#### [Task goal]
Give the stretch of the entries that opens with the line containing "How much spatial" and closes with the line containing "3139 millimetres" as a JSON list of strings, one string per line. Leave out any blank lines.

#### [Dataset extract]
· · ·

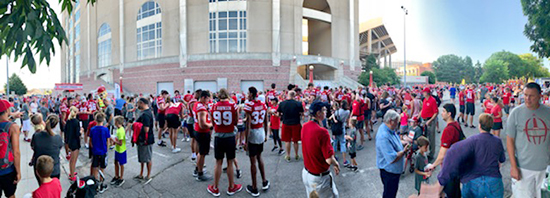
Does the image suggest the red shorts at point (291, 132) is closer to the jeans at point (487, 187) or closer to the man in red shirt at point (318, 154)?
the man in red shirt at point (318, 154)

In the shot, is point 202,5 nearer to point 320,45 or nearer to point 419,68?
point 320,45

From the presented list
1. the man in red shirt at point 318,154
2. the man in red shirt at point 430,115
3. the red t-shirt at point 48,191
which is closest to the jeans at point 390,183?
the man in red shirt at point 318,154

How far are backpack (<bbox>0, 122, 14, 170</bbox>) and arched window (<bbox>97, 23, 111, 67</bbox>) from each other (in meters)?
44.1

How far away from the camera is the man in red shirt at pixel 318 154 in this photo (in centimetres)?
361

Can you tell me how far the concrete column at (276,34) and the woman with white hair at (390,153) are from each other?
92.0 feet

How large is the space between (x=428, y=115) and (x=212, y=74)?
27.1 meters

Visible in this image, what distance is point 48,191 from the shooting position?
10.4 ft

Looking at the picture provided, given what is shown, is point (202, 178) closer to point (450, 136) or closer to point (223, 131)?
point (223, 131)

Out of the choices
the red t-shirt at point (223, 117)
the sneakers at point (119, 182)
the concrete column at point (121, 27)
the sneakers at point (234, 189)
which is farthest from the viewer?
the concrete column at point (121, 27)

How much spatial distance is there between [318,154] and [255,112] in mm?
2841

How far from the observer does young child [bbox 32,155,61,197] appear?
3139 millimetres

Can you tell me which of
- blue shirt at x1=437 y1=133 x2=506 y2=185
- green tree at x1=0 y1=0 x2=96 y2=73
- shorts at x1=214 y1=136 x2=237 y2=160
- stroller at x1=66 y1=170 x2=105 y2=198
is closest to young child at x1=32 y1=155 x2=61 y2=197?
stroller at x1=66 y1=170 x2=105 y2=198

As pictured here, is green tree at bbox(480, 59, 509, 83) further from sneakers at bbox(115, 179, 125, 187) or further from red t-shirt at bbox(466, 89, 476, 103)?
sneakers at bbox(115, 179, 125, 187)

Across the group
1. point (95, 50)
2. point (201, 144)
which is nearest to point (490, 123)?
point (201, 144)
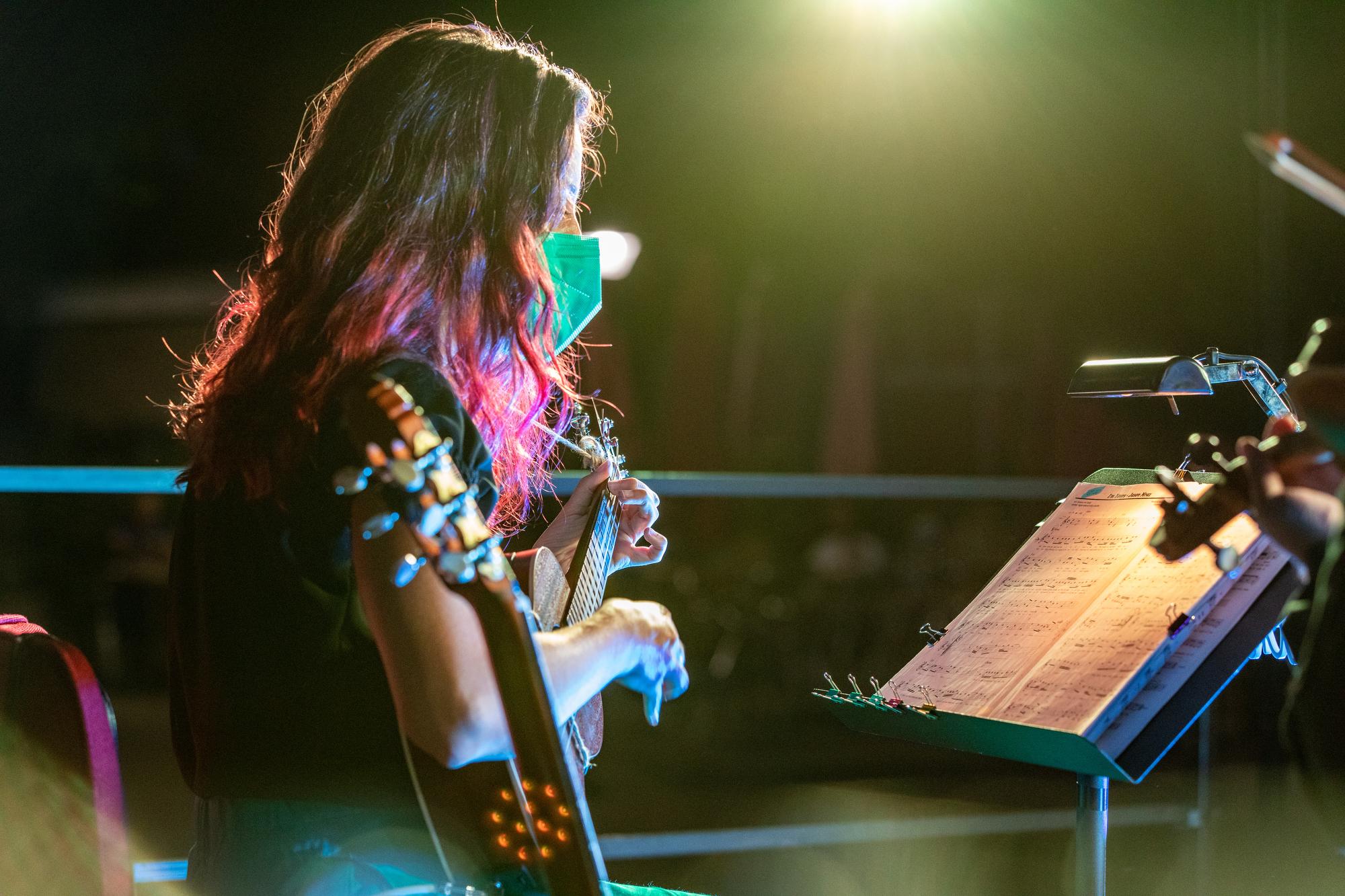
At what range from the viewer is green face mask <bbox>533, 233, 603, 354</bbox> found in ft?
4.42

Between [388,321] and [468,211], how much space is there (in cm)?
17

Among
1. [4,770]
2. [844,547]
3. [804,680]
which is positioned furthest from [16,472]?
[844,547]

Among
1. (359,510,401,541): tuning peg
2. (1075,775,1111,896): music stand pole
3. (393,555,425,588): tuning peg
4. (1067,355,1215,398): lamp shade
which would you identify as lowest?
(1075,775,1111,896): music stand pole

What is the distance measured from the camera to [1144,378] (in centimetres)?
131

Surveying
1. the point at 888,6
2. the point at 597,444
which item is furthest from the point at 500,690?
the point at 888,6

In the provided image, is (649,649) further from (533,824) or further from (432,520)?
(432,520)

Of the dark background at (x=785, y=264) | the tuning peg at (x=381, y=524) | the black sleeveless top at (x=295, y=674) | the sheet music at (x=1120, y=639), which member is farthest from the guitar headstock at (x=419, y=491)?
the dark background at (x=785, y=264)

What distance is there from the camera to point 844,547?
4.60 m

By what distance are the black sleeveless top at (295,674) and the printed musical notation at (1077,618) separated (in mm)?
637

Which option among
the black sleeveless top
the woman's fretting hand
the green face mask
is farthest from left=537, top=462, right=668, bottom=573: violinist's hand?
the black sleeveless top

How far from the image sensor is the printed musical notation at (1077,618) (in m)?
1.11

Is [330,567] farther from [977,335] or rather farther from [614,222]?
[977,335]

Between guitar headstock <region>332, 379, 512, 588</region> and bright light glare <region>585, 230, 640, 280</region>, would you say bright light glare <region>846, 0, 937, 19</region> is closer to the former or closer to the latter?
bright light glare <region>585, 230, 640, 280</region>

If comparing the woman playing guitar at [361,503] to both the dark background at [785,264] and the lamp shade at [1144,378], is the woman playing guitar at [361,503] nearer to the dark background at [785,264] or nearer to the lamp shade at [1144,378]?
the lamp shade at [1144,378]
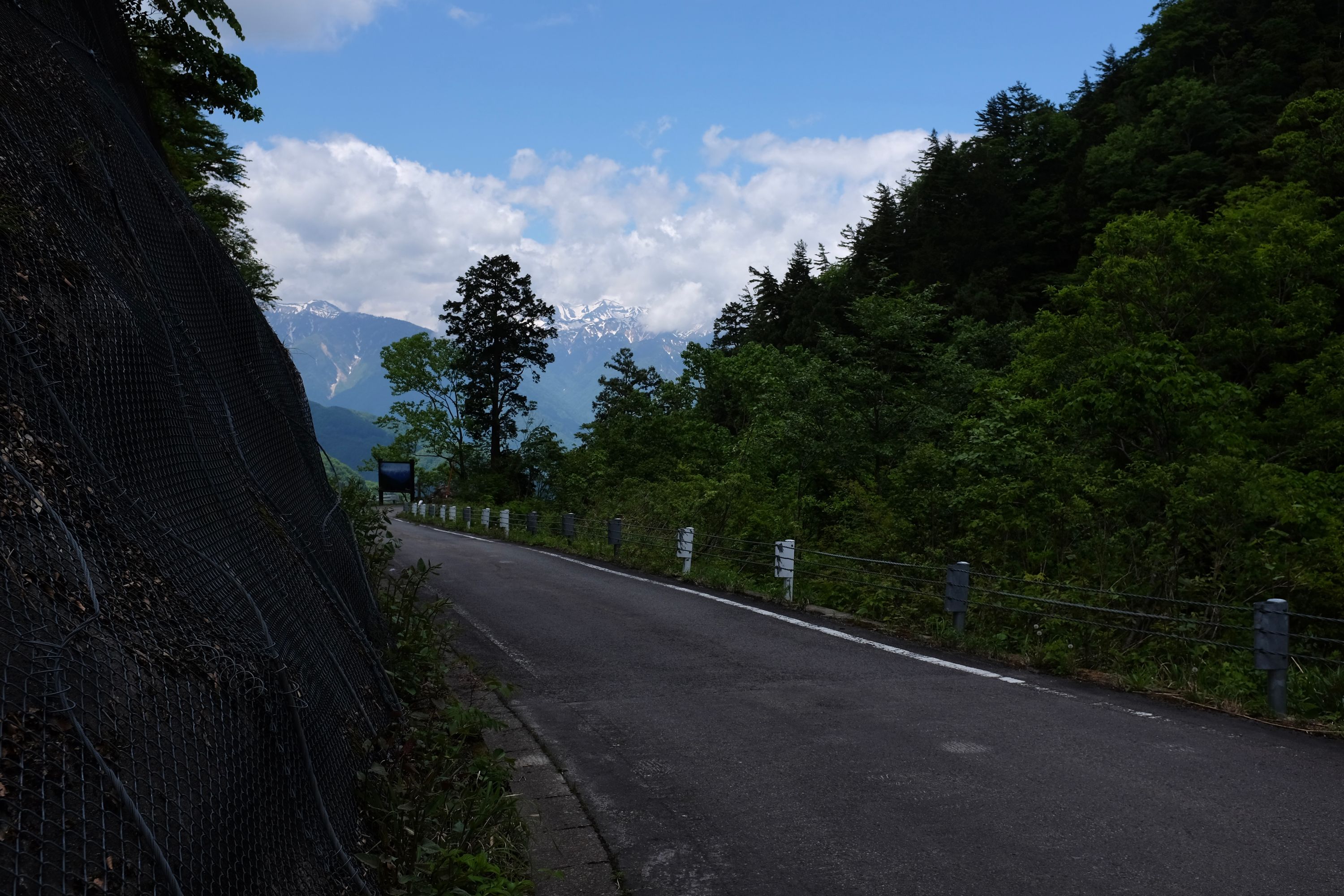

· · ·

#### [Written solution]
[
  "How much spatial distance is there between [318,154] and [255,112] in mm?",
  "2841",
  "How far from the observer does young child [bbox 32,155,61,197] appear?",
  "3139 millimetres"
]